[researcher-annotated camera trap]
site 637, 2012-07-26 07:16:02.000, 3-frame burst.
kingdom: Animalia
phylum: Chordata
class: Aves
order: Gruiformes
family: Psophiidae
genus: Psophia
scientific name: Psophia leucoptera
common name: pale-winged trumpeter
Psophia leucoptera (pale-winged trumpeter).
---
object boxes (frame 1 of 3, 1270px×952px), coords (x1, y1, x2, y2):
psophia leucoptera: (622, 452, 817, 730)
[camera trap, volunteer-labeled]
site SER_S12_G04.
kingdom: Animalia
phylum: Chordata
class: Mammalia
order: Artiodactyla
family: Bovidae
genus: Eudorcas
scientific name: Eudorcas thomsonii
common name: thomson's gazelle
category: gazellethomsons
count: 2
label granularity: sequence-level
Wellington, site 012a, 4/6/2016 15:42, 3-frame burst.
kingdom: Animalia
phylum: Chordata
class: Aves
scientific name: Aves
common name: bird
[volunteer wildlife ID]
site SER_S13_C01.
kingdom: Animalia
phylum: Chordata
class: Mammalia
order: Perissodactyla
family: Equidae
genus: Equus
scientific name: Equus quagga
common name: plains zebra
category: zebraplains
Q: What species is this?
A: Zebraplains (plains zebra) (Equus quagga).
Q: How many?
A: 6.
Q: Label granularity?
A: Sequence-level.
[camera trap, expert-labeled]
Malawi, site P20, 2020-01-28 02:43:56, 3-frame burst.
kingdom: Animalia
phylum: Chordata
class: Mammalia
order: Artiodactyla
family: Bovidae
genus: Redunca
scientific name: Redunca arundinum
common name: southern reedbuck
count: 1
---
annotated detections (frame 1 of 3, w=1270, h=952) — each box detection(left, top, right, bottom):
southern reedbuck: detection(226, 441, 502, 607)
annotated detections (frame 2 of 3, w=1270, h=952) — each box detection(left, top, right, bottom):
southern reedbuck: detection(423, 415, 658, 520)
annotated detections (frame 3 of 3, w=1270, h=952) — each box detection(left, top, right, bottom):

----------------------------------------

*Directions for this task:*
Retype only this portion of the data above: the line containing "scientific name: Psophia leucoptera", the line containing "site SER_S13_C01.", and all lines between them, exactly.

*Exercise response:*
scientific name: Psophia leucoptera
common name: pale-winged trumpeter
Psophia leucoptera (pale-winged trumpeter).
---
object boxes (frame 1 of 3, 1270px×952px), coords (x1, y1, x2, y2):
psophia leucoptera: (622, 452, 817, 730)
[camera trap, volunteer-labeled]
site SER_S12_G04.
kingdom: Animalia
phylum: Chordata
class: Mammalia
order: Artiodactyla
family: Bovidae
genus: Eudorcas
scientific name: Eudorcas thomsonii
common name: thomson's gazelle
category: gazellethomsons
count: 2
label granularity: sequence-level
Wellington, site 012a, 4/6/2016 15:42, 3-frame burst.
kingdom: Animalia
phylum: Chordata
class: Aves
scientific name: Aves
common name: bird
[volunteer wildlife ID]
site SER_S13_C01.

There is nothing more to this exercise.